Pendant 4 ans, le cabinet Lexsi s’est penché sur les infrastructures de 50 de ses 500 clients sur la base d’un référentiel maison représentatif (celui de l’Anssi étendu). Un audit de longue haleine mené à travers des études annuellement mises à jour qui a permis au spécialiste de la cybersécurité de dresser un panorama des principales failles de sécurités qui touchent les systèmes industriels. Pour la plupart issues du CAC40, les sociétés auditées en question évoluent dans les secteurs de l’énergie, de l’aéronautique, industrie automobile, transport, environnement et administration. Autant de secteurs représentatifs de la réalité du terrain.
Lexsi s’est penché tant sur les réseaux ICS (Industrial Control System) de gestion des capteurs et actionneurs du monde physique des chaînes de production, que sur le Scada (Supervisory Control and Data Acquisition), l’ensemble des serveurs, poste de travail et applications de l’ICS pour superviser le procédé industriel. Plusieurs problématiques touchent les infrastructures industrielles. En premier lieu, « l’idée d’un réseau Scada isolé est de moins en moins vrai, avance le consultant expert sur la partie industrielle David Bigot chez Lexsi. On voit sur certains terrains des réseaux connectés en cellulaires désormais. ». D’autre part, les outils du Scada sont soumis aux problématiques de sécurité propre à l’informatique de gestion classique avec la nécessité de répondre à des cycles de vie courts (3-5 ans). En face, la plupart des réseaux industriels connaissent des cycles de vie longs de 15-20 ans dans des solutions logicielles et matérielles figées difficiles à faire évoluer. Enfin, la différence de culture informatique fait que les gens de l’IT ne se parlent pas nécessairement avec ceux des réseaux de contrôle des chaines de production, ce qui ne va pas dans le sens d’une approche préventive de la sécurité.
Pourtant, les risques sont réels. Démontrés par le projet universitaire Aurora dès 2007, l’attaque de sites industriels s’est matérialisée en 2010 avec Stuxnet, un APT visant à dégrader la production nucléaire iranienne. En 2014, plusieurs failles de système Linux/Unix (Heartbleed, Shellshock) et l’apparition de malwares à portée industrielle (DragonFly, Sandworm…) ont probablement permis l’attaque de sites. Ce fut notamment le cas pour une aciérie allemande dont peu de détails ont filtré. Il a par ailleurs été démontré que le protocole industriel Modbus conçu en 1979 par Modicon (racheté par Schneider Electric) ne dispose d’aucun système de sécurité et donne accès aux mots de passe en clair, ainsi qu’à la reprogrammation des PLC (contrôleurs logiques des capteurs, actionneurs…).
Si des actions sont entreprises, notamment avec les publications de référentiels Anssi (Agence nationale de la sécurité des systèmes d’information), la constitution de groupes de travail ou un nouveau correctif de la faille exploitée par Stuxnet en 2014, Lexsi entend prendre également part à l’émergence des prises de conscience des industriels en publiant les 10 écueils les plus fréquemment rencontrés au cours de ces audits de terrain.
Face à ces défaillances d’approche, Lexsi propose ses recommandations.

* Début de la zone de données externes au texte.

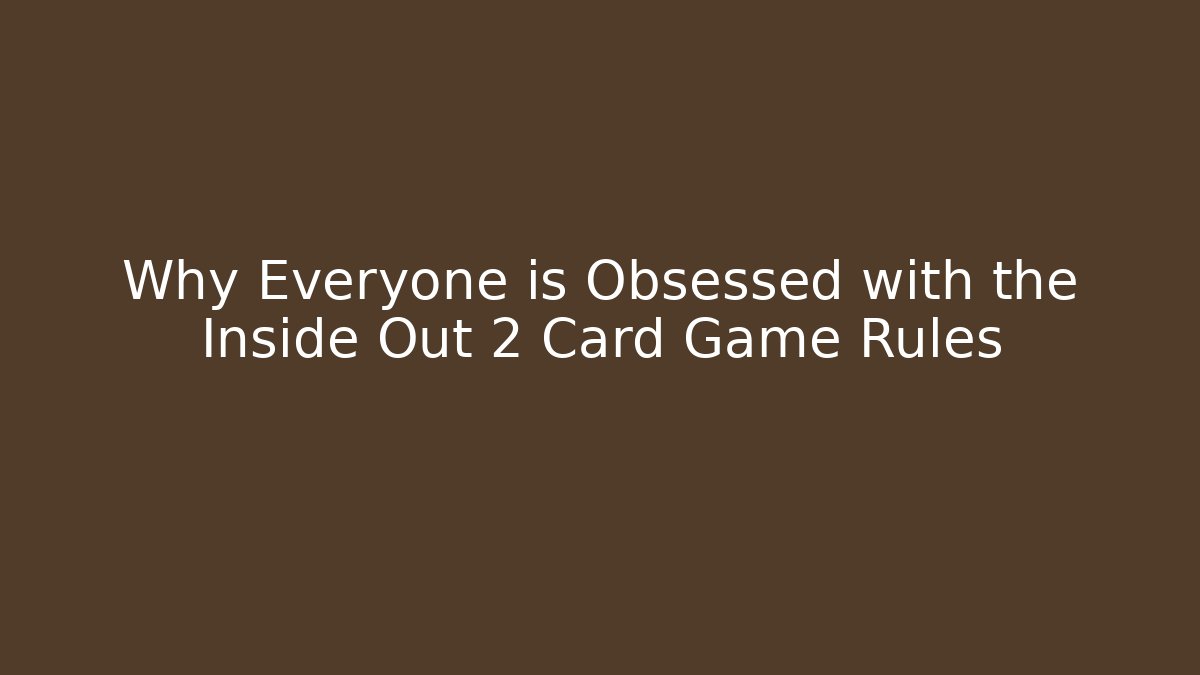 Why Everyone is Obsessed with the Inside Out 2 Card Game Rules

Lesquelles s’en tiennent aux lignes habituelles de conduite de projets sécurisés. A savoir la mise à jour des OS et applications, l’installation d’antivirus, l’usage de protocoles sécurisés et de solutions de détection d’intrusion (IPS/IDS), la déconnexion des IHM (consoles de contrôle) en cas d’inactivité, cloisonner les réseaux IT et industriels, utiliser des mots de passe complexes, retirer les privilèges administrateurs aux postes qui n’en n’ont pas besoin, instaurer une veille de sécurité et effectuer des audits, ou encore inclure des clauses de cybersécurité dans les contrats des éditeurs.

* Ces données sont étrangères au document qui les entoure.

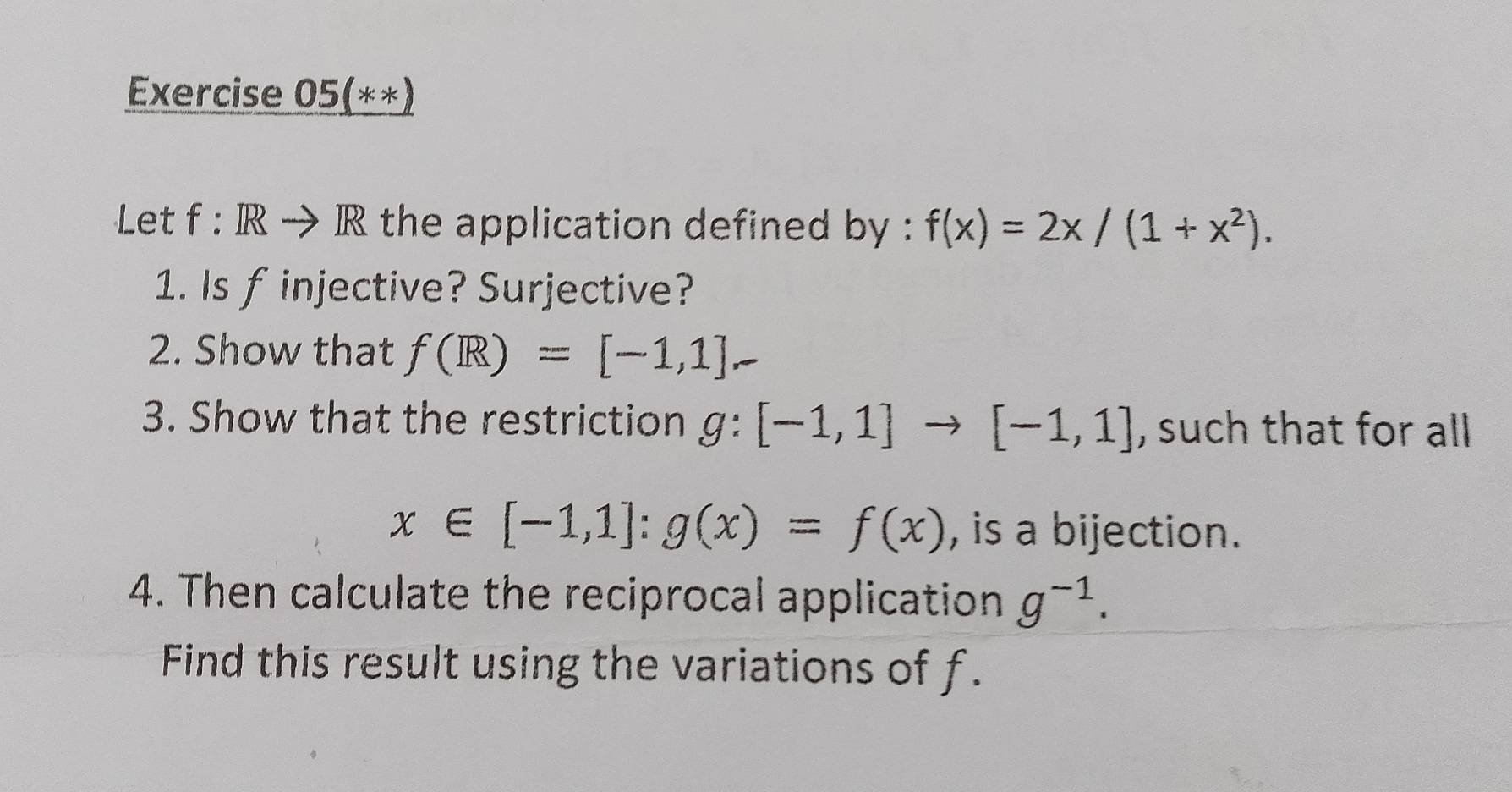 Exercise 05(**) 
Let f:IRto R the application defined by : f(x)=2x/(1+x^2). 
1. Is f injective? Surjective? 
2. Show that f(R)=[-1,1]-
3. Show that the restriction g:[-1,1]to [-1,1] , such that for all
x∈ [-1,1] : g(x)=f(x) , is a bijection. 
4. Then calculate the reciprocal application g^(-1). 
Find this result using the variations of f.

David Bigot reconnaît néanmoins qu’il « est difficile d’appliquer ces recommandation dans le monde industriel car cela oblige à changer un certain nombre de choses qui entraînent inévitablement un impact sur la production et donc un coût ». Sans parler des applications incompatibles avec les nouvelles générations d’OS (de Windows XP à Windows 7 notamment) et oblige à des re-développements. Il faut donc « faire évoluer les mentalités en évangélisant, obtenir le soutien de la direction et créer des groupes de travail multi-compétence », soutient l’expert. Il n’en reste pas moins que le problème est aujourd’hui pris en compte par le législateur (notamment à travers la Programmation de loi militaire) et des éditeurs industriels. S’il y a encore beaucoup de travail, « la dynamique est bonne », assure David Bigot.